▶ [WORK TASK 1]:
Answer these questions using the Madonna article below, one answer per line:
(a) How long a career does the article credit Madonna with?
(b) Which song does the writer name as their favorite Madonna song?
(c) In which New York club did the writer first hear "Holiday"?
▶ [WORK TASK 2]:
Carry on the Madonna article below from the point where its text stops.

▶ [STUDY TEXT]:
Madonna at 64! 20 of our favourite songs

Madonna at 65! 20 of our favourite songs

Madonna Louise Ciccone celebrates her birthday today. The genre-blurring, age-defying Queen of Pop has over her thirty-five-year career forged her own path through the sheer force of her personality, reinvention and ambition. Throughout the last three decades, her shifts in style, sound and live performances have challenged sexual and religious taboos and in the process she has become an inspiring feminist icon. Whilst it’s fair to say her later years have been more characterised by her attention seeking, dubious film roles and hit and miss material, it’s impossible to overlook the impact Madonna has had on popular culture and society, plus like an old friend you can return to time after time her back catalogue is crammed full of brilliant pop songs. To celebrate we have selected some of our favourite songs.


Holiday (1983)

It isn’t my favourite Madonna song, that’s ‘Like a Prayer’ followed by ‘La Isla Bonita’ but ‘Holiday’ is the first Madonna song I ever heard, I suppose that’s the case with most people, but in unusual circumstances. I was in New York – in the ‘fall’ as they say over there – in 1983 with a group of people on a business trip and we (and especially I) somehow managed to get into Studio 54. I remember being halfway down a flight of stairs when I heard it being played and wondering who it was, comparing the singer with Cyndi Lauper who had just established herself with ‘Girls Just Want To Have Fun’ and who, in my opinion, would have been a bigger star had Madge not suddenly arrived on the scene. The next moment I slipped and slid down the rest of the stairs butt first as they say over there. I wasn’t surprised it was a hit but I didn’t expect Madonna to be the star she became at that time.

▶ [DATA SEGMENT]:
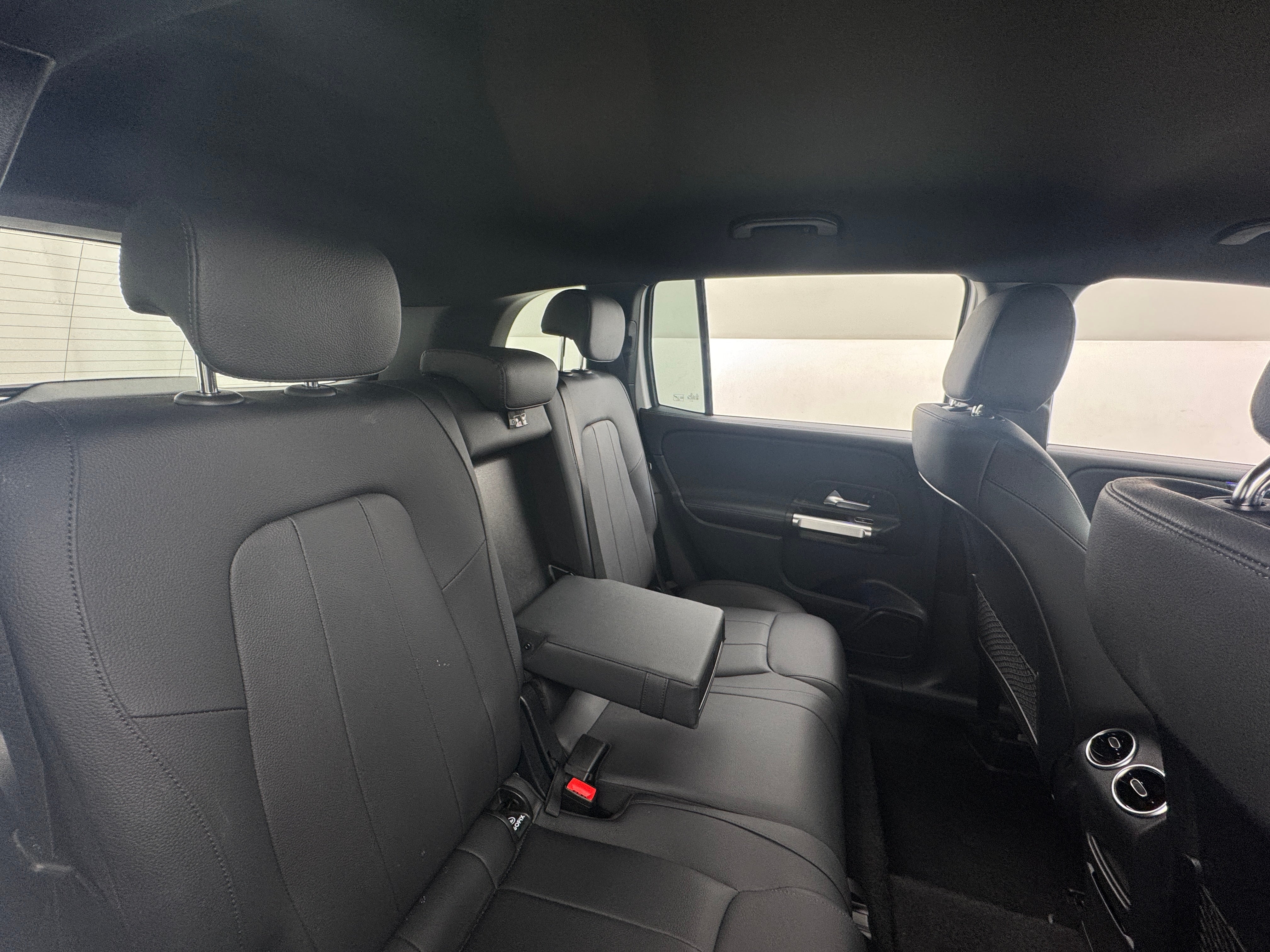 2024 Mercedes-Benz GLB 250 5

▶ [EXPECTED ANSWER 1]:
(a) Thirty-five years.
(b) "Like a Prayer."
(c) Studio 54.

▶ [EXPECTED ANSWER 2]:
Not long after, she turned up at the Hacienda in Manchester and performed ‘Holiday’, her first ever UK live and TV appearance. I wasn’t there that night but recall a dope head I knew at the time telling me “she’s something else, man”. Apparently, she was paid £50. (David Bentley)

Borderline (1984)

I could have chosen ‘Like A Virgin’, Madonna’s breakthrough 1983 hit, produced by drug-taking studio genius and 80s super producer Nile Rodgers (the dude behind 70s disco legends Chic, who would later produce Bowie and Duran Duran), as its significance for female empowerment inspired Masters degrees. But I love this record. There’s an innocence and simplicity about it – it doesn’t rely on the big controversial concept video that she became known for (‘Like A Prayer’, ‘Vogue’, etc), and which indeed became the template for later stars, including latter day Madonna-inspired, Lady Gaga. Instead, ‘Borderline’ is about as perfect a pop record as she or anyone else has ever made. (Abbas Ali)

Into The Groove (1985)

Originally on the soundtrack for her 1985 film Desperately Seeking Susan, ‘Into The Groove‘ featured on the re-issue of her second studio album, Like a Virgin (1984), outside North America and became her third single released in 1985 when it topped the charts.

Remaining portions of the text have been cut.